→ EXCERPT
-- Opening Marker --
PLANT OUT THE TENDER PLANTS
Summer is a bit late
this year so I have been in no rush to plant out my sweet corn, courgettes, pumpkins
or runner beans. Early June still gives plenty of time for these crops which
will soon put on strong growth once the warmer weather arrives. Most of these
plants have been raised from seed inside on a warm windowsill, then after
germination, transferred to the cold greenhouse. It was late May before the
weather warmed up sufficiently to put them outdoors for hardening off.
In the meantime land
allocated for them has had a clover green manure crop sown down in March.
Growth was quite slow this year due to lack of warmth, but eventually I got
quite a thick stand of clover for digging in a fortnight ahead of planting.
Sweet corn
The ground was raked
level and some fertiliser added. I usually take out a shallow furrow to mark
the rows. Sweet corn was planted in one large square block with plants spaced
about eighteen inches apart each way. The plants require wind pollination as the
female cobs get their pollen from the male tassels. If the land is in good
heart and kept weeded and watered in any dry spells they should be just fine as
they are little troubled by pests or diseases.
-- Closing Marker --
→ RECORDS SUPPLIED
-- Opening Marker --
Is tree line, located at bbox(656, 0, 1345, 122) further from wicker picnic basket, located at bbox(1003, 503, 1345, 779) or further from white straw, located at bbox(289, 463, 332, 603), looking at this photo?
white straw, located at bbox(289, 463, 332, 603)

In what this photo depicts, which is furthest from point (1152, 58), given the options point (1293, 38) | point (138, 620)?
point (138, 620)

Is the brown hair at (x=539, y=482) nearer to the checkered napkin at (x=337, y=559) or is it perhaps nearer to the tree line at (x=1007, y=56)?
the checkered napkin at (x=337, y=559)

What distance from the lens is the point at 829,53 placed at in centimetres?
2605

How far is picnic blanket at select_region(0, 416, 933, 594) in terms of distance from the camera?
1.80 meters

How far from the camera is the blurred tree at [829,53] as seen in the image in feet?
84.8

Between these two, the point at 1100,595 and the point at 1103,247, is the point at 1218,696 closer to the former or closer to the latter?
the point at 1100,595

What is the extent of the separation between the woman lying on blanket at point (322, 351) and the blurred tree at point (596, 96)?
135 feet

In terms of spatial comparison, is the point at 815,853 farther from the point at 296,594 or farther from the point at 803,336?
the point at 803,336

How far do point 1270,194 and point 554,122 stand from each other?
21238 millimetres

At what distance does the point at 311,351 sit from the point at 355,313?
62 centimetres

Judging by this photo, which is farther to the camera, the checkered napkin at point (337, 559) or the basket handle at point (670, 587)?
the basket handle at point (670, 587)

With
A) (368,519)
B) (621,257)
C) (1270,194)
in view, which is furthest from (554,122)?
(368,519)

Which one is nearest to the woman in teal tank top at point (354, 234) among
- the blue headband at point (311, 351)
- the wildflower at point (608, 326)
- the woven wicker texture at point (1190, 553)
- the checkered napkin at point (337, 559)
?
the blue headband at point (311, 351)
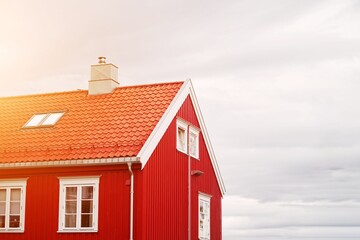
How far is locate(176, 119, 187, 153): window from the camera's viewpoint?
109ft

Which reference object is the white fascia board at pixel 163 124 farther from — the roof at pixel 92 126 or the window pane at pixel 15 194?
the window pane at pixel 15 194

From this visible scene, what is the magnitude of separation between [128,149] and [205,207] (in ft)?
30.5

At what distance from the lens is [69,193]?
29.6 meters

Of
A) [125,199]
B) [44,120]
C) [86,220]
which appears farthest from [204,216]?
[44,120]

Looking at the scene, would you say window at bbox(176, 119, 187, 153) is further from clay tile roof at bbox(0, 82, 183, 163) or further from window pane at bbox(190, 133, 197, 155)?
clay tile roof at bbox(0, 82, 183, 163)

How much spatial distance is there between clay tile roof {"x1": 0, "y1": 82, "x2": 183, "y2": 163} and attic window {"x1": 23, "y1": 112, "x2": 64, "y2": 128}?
285mm

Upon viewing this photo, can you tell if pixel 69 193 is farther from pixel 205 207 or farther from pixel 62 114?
pixel 205 207

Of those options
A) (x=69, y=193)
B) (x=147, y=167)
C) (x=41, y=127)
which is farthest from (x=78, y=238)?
(x=41, y=127)

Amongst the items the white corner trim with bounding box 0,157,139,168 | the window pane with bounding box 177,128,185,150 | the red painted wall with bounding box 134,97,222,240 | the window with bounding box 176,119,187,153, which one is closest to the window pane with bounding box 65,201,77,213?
the white corner trim with bounding box 0,157,139,168

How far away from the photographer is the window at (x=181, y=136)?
109 feet

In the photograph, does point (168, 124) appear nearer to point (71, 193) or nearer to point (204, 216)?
point (71, 193)

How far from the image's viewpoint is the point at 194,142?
3594 cm

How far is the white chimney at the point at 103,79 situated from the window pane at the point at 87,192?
23.5 ft

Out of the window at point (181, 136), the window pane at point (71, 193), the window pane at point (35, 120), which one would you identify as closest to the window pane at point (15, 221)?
the window pane at point (71, 193)
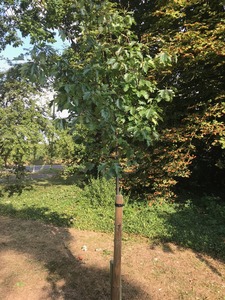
-- Closing Marker --
→ TASK INSTRUCTIONS
#1 In the planting article, how far apart were the sweet corn plants spaced?
#2 Transcribe the stretch of the planting article from "PLANT OUT THE" through "down in March.".
You won't need the records for this work.

→ YOUR WRITTEN ANSWERS
#1 About eighteen inches apart each way.

#2
PLANT OUT THE TENDER PLANTS
Summer is a bit late
this year so I have been in no rush to plant out my sweet corn, courgettes, pumpkins
or runner beans. Early June still gives plenty of time for these crops which
will soon put on strong growth once the warmer weather arrives. Most of these
plants have been raised from seed inside on a warm windowsill, then after
germination, transferred to the cold greenhouse. It was late May before the
weather warmed up sufficiently to put them outdoors for hardening off.
In the meantime land
allocated for them has had a clover green manure crop sown down in March.